Everytown For Gun Safety Action Fund’a göre bu tip kitle katliamlarının tekrarlanmasını önlemenin en etkili yolu daha başında insanların silahlara erişimini kısıtlamak. Çabaların özellikle silah kontrolüyle ilgili yeni yasalar üzerinde yoğunlaşmasının nedeni de bu. Saldırganların yüzde 42’sinin ya yerel bağımlı, suçlu ya da federal yasalara göre silah sahibi olmaları yasaklanan kişiler olduğu düşünüldüğünde, silah kontrolü insanların toplum içinde kendilerini daha güvende hissetmeleri ve çocuklarını gönül rahatlığıyla okula göndermeleri açısından dikkate değer bir önlem olabilir. Bununla birlikte silah kontrolünün problemin özüne yönelmede eksik kalan, kısa vadeli bir tedbir olacağını da aklımızdan çıkarmamalıyız.
Kitlesel silahlı saldırı faillerinin tümü çoğunlukla içinde yıkıcı davranışlar sergileyen ya da en azından sağlıklı davranıştan mahrum rol-modellerin bulunduğu ortamlarda yetiştirilen bireyler. Örnek alınacak, iyi rol-modellerin bulunmadığı durumda bu kişiler kötülüğe karşı çıkmada zayıf kalıyorlar ve olumsuz davranışlar sergileme eğiliminde oluyorlar. İşte bu nedenle kitle katliamlarına karşı tedbirler alırken, potansiyel failler tarafından örnek alınan bu negatif rol-modellerini göz önünde bulundurmamak hata olacaktır.

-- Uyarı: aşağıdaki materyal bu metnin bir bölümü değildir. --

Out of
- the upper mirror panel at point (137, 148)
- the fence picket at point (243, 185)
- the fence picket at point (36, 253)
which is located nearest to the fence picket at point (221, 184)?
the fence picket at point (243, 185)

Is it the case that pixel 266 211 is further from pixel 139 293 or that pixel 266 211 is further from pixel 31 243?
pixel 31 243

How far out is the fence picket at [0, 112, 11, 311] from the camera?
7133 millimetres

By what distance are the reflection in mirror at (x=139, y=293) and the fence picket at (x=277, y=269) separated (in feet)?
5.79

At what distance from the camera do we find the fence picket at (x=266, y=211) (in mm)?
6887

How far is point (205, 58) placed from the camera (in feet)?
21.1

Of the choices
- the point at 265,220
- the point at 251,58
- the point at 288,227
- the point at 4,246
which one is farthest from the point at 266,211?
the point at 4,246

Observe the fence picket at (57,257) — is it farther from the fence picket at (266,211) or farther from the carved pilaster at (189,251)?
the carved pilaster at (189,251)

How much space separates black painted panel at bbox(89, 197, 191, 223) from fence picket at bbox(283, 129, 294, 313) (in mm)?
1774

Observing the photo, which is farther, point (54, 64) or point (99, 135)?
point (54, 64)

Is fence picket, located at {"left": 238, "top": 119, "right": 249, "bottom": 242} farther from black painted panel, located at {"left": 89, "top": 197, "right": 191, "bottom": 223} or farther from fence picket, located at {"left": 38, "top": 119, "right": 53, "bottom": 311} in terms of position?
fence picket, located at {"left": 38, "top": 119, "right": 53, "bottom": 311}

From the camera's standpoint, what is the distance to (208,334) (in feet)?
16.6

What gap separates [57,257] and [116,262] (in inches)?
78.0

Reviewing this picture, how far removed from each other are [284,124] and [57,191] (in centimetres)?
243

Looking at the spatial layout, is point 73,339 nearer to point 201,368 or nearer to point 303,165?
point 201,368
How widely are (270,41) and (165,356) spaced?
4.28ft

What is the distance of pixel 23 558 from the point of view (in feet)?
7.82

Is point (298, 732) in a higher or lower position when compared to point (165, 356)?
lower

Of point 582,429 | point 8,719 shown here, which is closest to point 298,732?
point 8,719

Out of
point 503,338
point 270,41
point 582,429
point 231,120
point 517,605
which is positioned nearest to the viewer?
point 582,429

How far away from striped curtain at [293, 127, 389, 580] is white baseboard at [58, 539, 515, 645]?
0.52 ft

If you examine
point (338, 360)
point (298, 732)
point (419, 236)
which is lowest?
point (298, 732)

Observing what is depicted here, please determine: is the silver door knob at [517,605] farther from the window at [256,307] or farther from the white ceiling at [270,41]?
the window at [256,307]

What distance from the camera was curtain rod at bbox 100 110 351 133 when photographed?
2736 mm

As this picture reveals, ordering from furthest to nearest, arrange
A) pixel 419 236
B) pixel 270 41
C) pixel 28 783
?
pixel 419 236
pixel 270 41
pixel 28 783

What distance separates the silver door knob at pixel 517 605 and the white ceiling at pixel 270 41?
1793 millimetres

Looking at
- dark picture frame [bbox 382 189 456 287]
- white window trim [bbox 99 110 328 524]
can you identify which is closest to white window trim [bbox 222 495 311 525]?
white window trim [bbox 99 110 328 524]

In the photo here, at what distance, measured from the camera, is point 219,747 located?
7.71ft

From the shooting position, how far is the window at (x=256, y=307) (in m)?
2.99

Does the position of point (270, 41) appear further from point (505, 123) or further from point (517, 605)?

Ayrıca bir toplumdaki herhangi bir suçun varlığının burada yaşayan bireylerin ahlaki değerlerini yansıttığını unutmamalıyız. Bir toplumun refahı etik standartları geliştirmeye ve toplumun huzurlu bir şekilde işlemesi için çalışmaya istekli, üstün ahlaki değerlere sahip insanların varlığına bağlıdır. Bir toplumda ahlaklı insanların çoğunlukta olması diğer bireylerde ve özellikle genç kuşakta öz-saygı, dürüstlük ve iyi niyetliliği besleyecektir ve bu da zihinsel ve ahlaki olarak doğru bir toplum için destek sağlayacaktır.
Uzun vadede, Amerika’da silah yasası reformunun onaylanması okul katliamları için bir çözüm olmayacaktır. Toplumun ruhunun daha iyiye yönelecek şekilde değişmesi için bir ihtiyaç olduğu açıktır ve bu değişiklik ancak kalplerde ve zihinlerde başlarsa başarılacaktır. Nefret ve öfke duyguları yok edilmediği ve bu olumsuzluklar başka insanlar için sevgi ve şefkat duyguları ile değiştirilmediği sürece bu tip katliamlar ve benzer suçlar toplumları tehdit etmeye devam edecektir.